Dining Services Reports Student Worker Shortage

Drew Kaplan ’20, Editor-In-Chief

Dining Services has reported a decrease in the number of student workers this year compared to others. This shortage has led to remaining student workers raising concerns of being overworked to ensure all shifts are covered.

According to Director of Dining Services Errol Huffman, the decrease in students working in dining services positions is in large part due to the small size of the current first year class, “a group from which many of our student-employees originate,” Huffman said. The result of this is an insufficient number of student workers. Huffman explained that students sometimes also leave their positions, work fewer hours, or cancel their shifts entirely “in order to participate in other activities from extracurriculars to academics.”

“There are times where a student might call off, and then there is […] only one employee there” explained Marja van Mierlo ’22, a current red shirt who is planning to quit, “it seems to be okay, […] but it’s also hard.” This is because oftentimes student workers can be reassigned to other locations to make up for missing workers, but often lack the necessary training for different locations said van Mierlo.

A current dining services employee who will remain anonymous for fear of backlash explained that “every year, there are less student workers in the spring than in the fall. That creates natural stresses of less hours being worked by students, and thus the same amount of work being done by fewer people.” The employee continued that the stresses of having fewer employees creates stresses that “translate to the remaining student workers and non-student workers alike, because the same amount of work has to be done by fewer people.”The employee noted though that because a majority of student workers in dining services are first years, the smaller labor pool is felt more than the fewer mouths.

“I’ve definitely gotten some backlash from people I’m calling off to” said van Mierlo. She explained that supervisors will sometimes make snide remarks when students call off. “I’ve seen some mistreatment.” Van Mierlo continued that, in her perception, staff supervisors “forget that we’re students, and that things happen academically.” Mierlo added that she requested some time off from work to focus on academic work last semester, and was told “you are responsible for your shifts. If you want to quit, you have to give two weeks’ notice,” those two weeks being the same period of time she had requested off. “They forget that we’re students as well as employees,” she said.  

“Reasons [for quitting] are usually related to not enough time available in their schedules to work,” Huffman added. Before student workers are terminated however, Huffman explained that those students “are coached and counseled regarding issues of performance, behavior, or attendance and given opportunities to improve.”

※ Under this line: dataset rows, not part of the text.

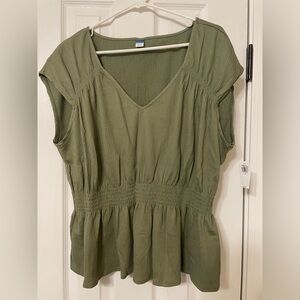 Old Navy Smocked Waist Top, size XL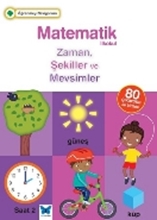 İlkokul Matematik Zaman, Şekiller Ve Mevsimler (80 Çıkartma İle Birlikte)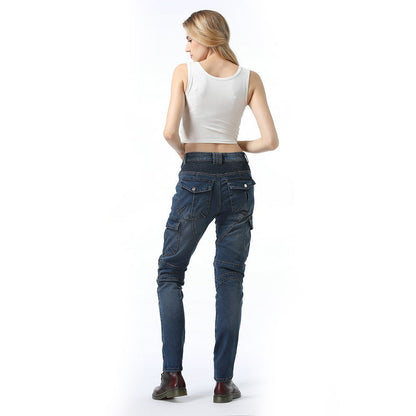 Flame 6 Lady Biker Jeans with CE Armor Protector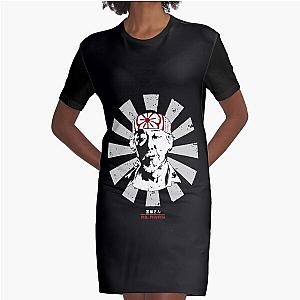 Mr Miyagi Retro Japanese Karate Kid  Graphic T-Shirt Dress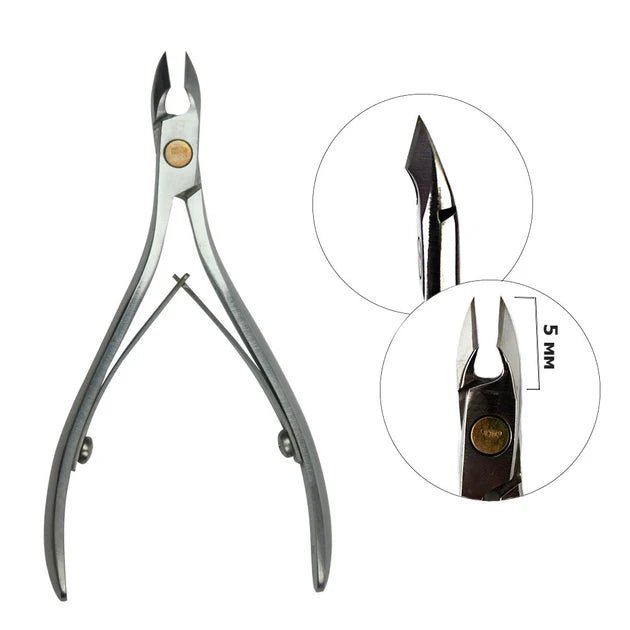 OLTON Cuticle nippers, SXS - 5 mm jaw - Level Up Beauty Supply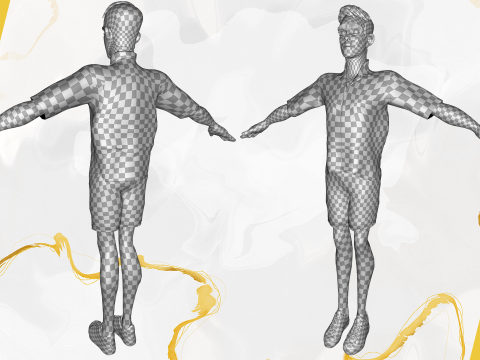 Cartoon Man Dancing stylized human 3D Модель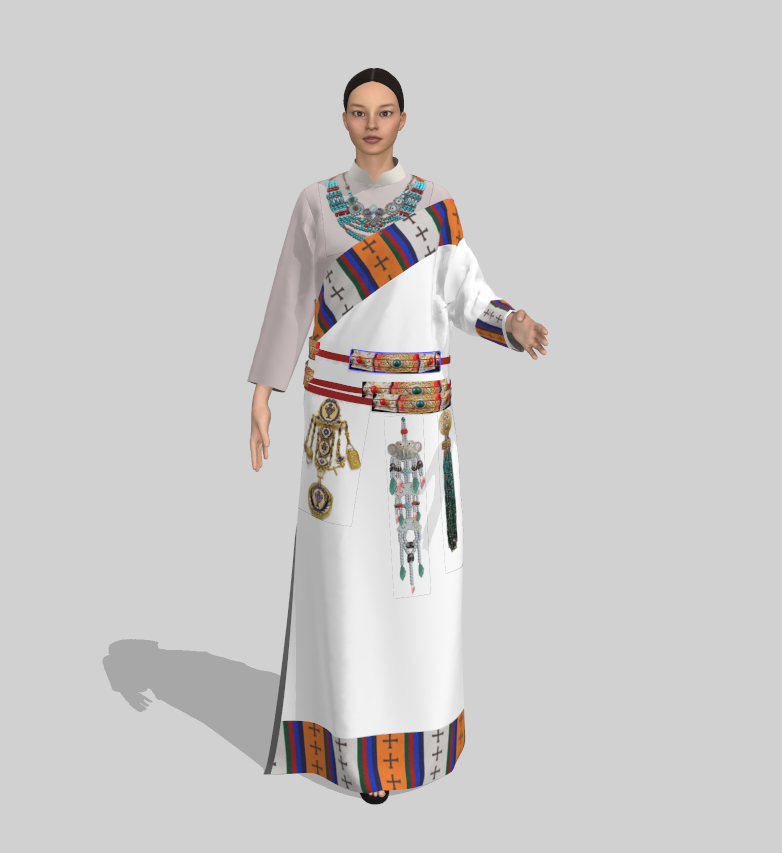 藏族数字服饰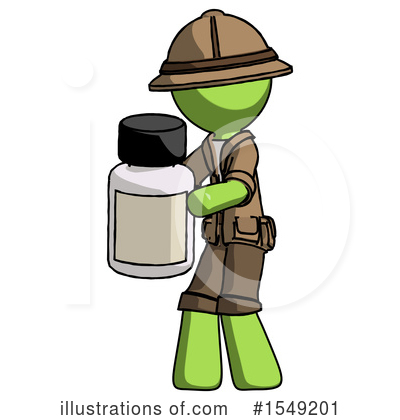 Royalty-Free (RF) Green Design Mascot Clipart Illustration by Leo Blanchette - Stock Sample #1549201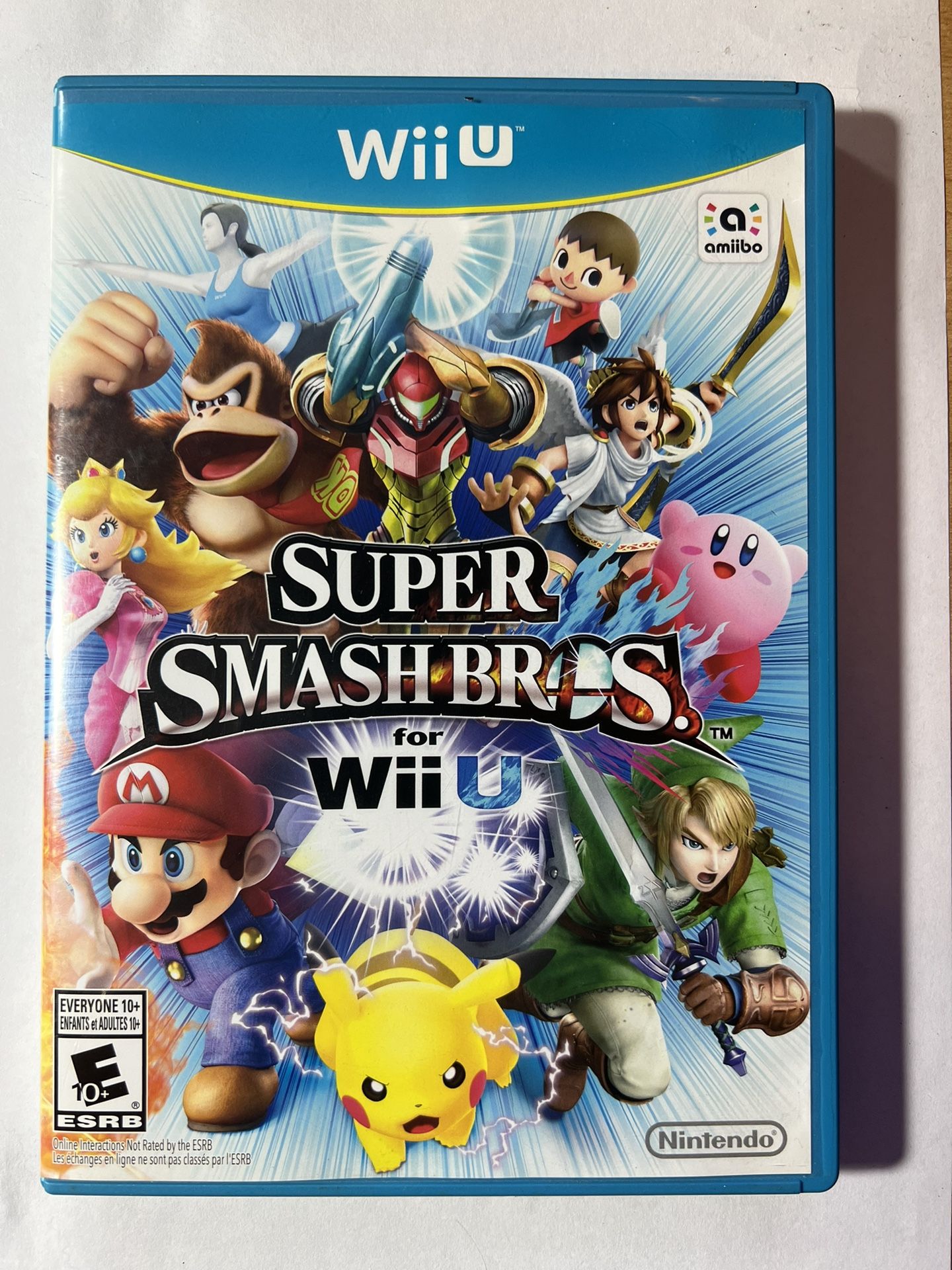 Super Smash Bros. Nintendo Wii U - Complete w/Manual CIB VG+
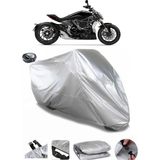 Coverplus Ducati Diavel V4 Gri Arka Çanta Uyumlu Su Geçirmez Motosiklet Brandası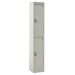 Standard Locker - 2 Compartment - Light Grey Doors - H.1800 W.380 D.380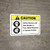 Caution: Safety Glasses Side Shields Face Shield Required To Operate Grinder with Icons ANSI Landscape - Wall Sign
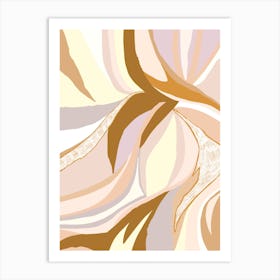 Modern Abstract Brown Lilac Art Print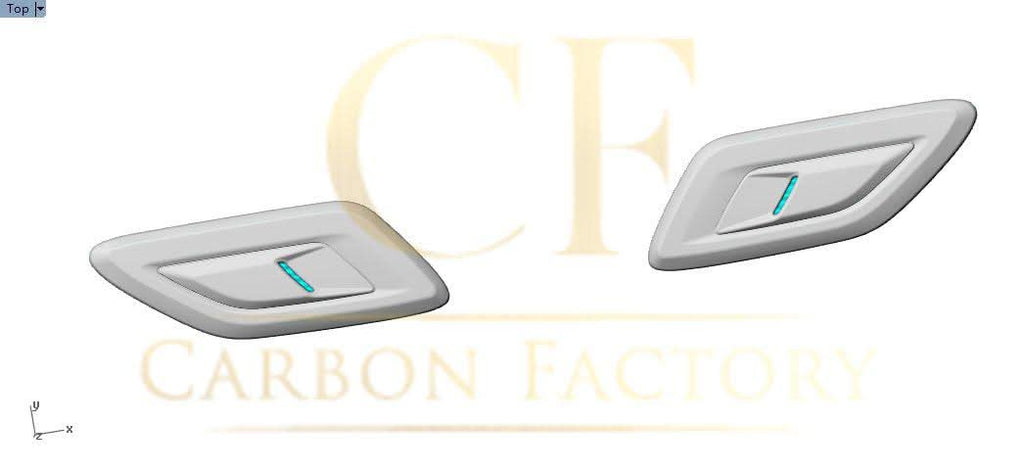 Carbon Fibre Bonnet Vents for Land Rover Range Rover Sport 18-20
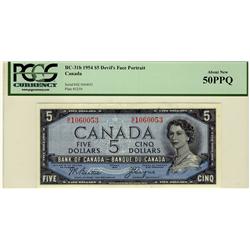 1954 $5 BC-31b #G/C1060053 PCGS AU50PPQ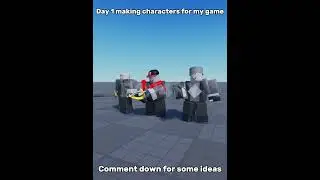 DAY 1 MAKING CHARACTERS FOR MY GAME 🔥| mafios_4 #roblox #edit #backroomsjumpstyle
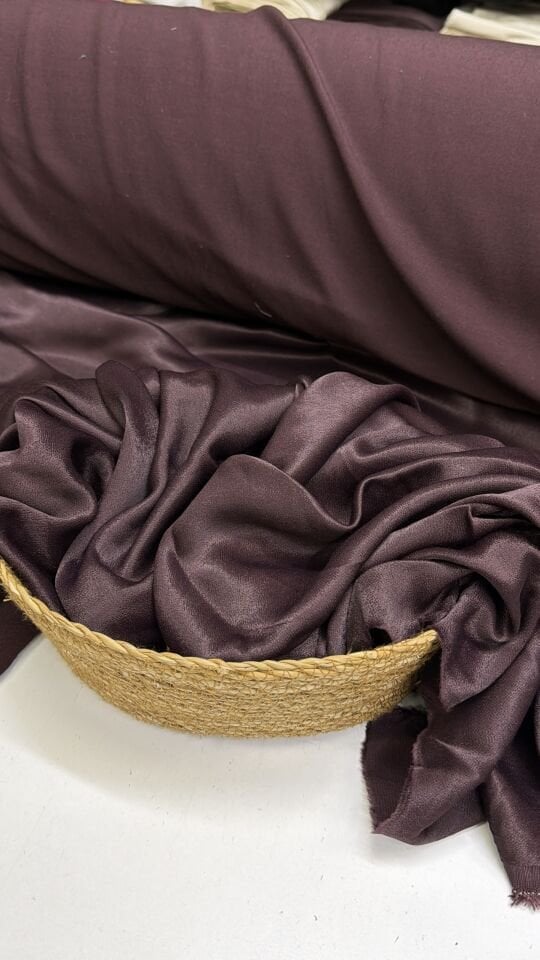 Mürdüm Pamuklu Saten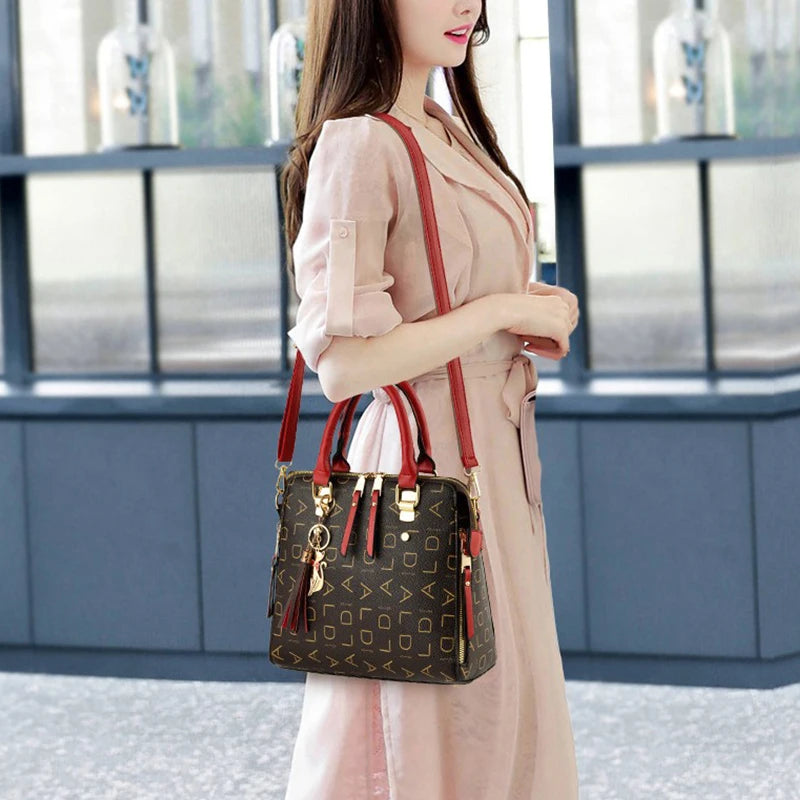 DANA English Letter PU Leather Bag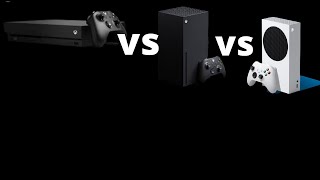 Xbox One X VS Xbox One S vs Xbox One X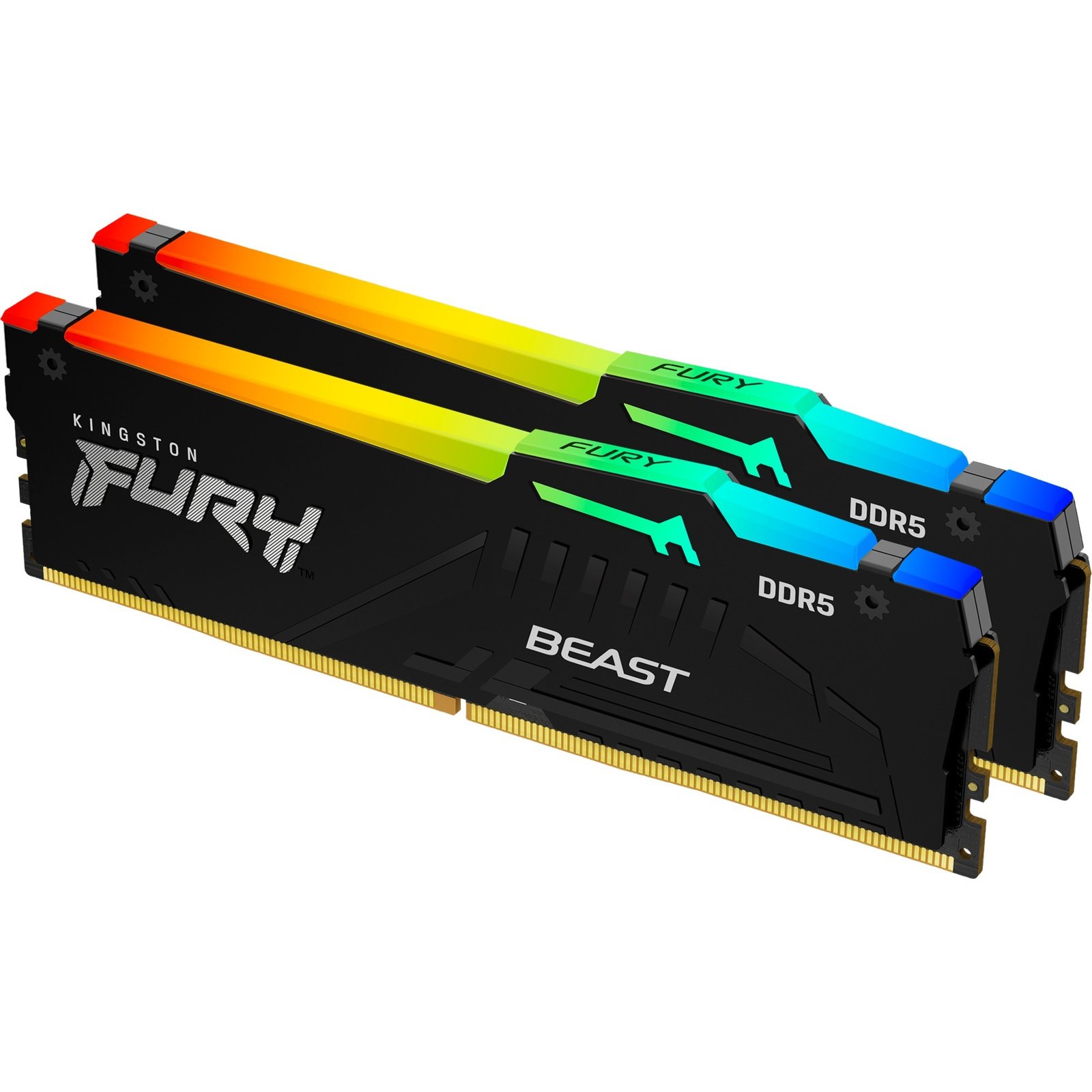 Kingston FURY DIMM DDR5-5600 (2x ) Dual-Kit Negro, 32 GB 32 GB - Imagen 2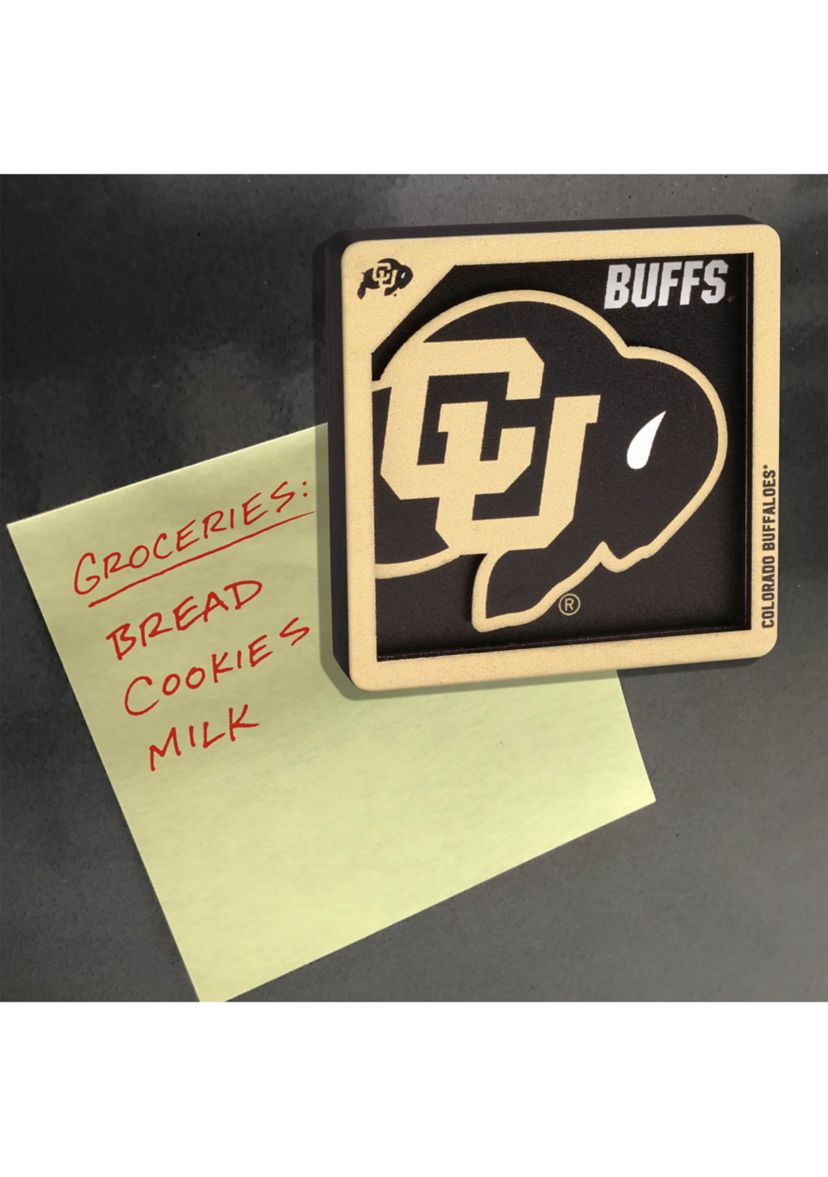 YouTheFan NCAA Colorado Buffaloes 3D Logo Series Magnets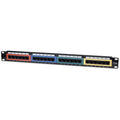 INTELLINET 24-Port, UTP, 1U Cat5e barvno kodirani patch panel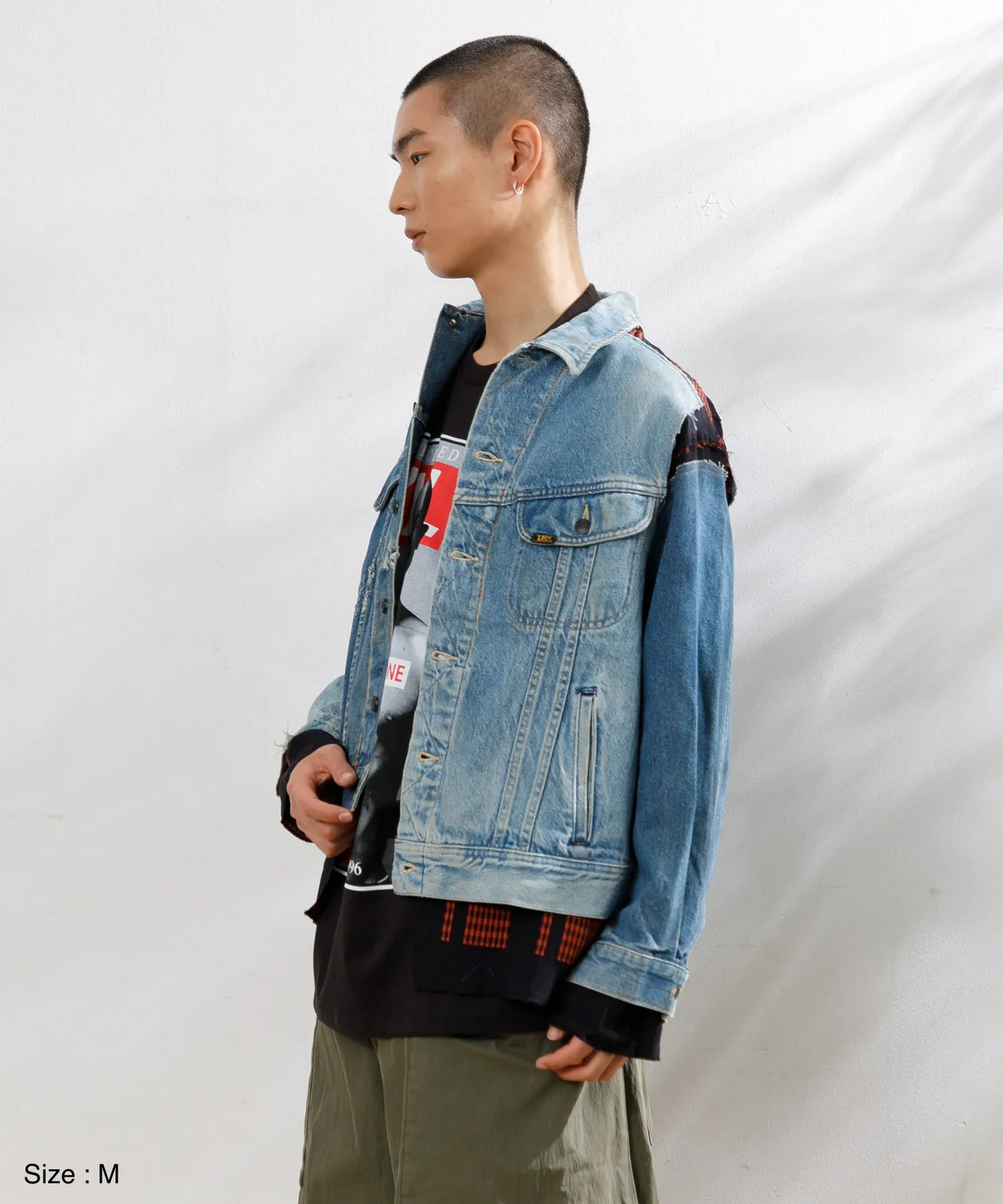 【MEN】NEEDLES Jean Jacket-> Coverd Jacket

“This is a natural cycle, in that the job is stressful, people quit, the job becomes more stressful for those that remain, more people quit, so there are less and less people working,” explained the anonymous employee, “we always find that in finals week there are very few students working.” The employee added that dining services is “constantly hiring more staff,” but that staffing issues have “on occasion [led to] managers and upper level staff working in food preparation and serving and cleaning due to a lack of other labor.”

Haethyr Johnson ’23, a former red shirt, explained that she discontinued working for dining services at the beginning of the spring 2020 semester. She explained that she left “because the shifts took up a lot of my time during the week, and they always depleted my energy.” Johnson continued that, after finishing her shifts, she “did not have a lot of energy to do my homework” and “was too tired to do anything and felt as though I was missing out on a bunch of social aspects of college.”

“Budget cuts may be across the board, but often the strains are felt most by our lowest paid workers,” added the anonymous employee. 

Huffman noted that issues in filling positions usually worked by students exist in other positions across campus, but that the student worker shortage is “more noticeable to guests in retail locations such as Quarry.” Huffman added that problems are particularly severe “during late-night shifts, and during peak meal periods.”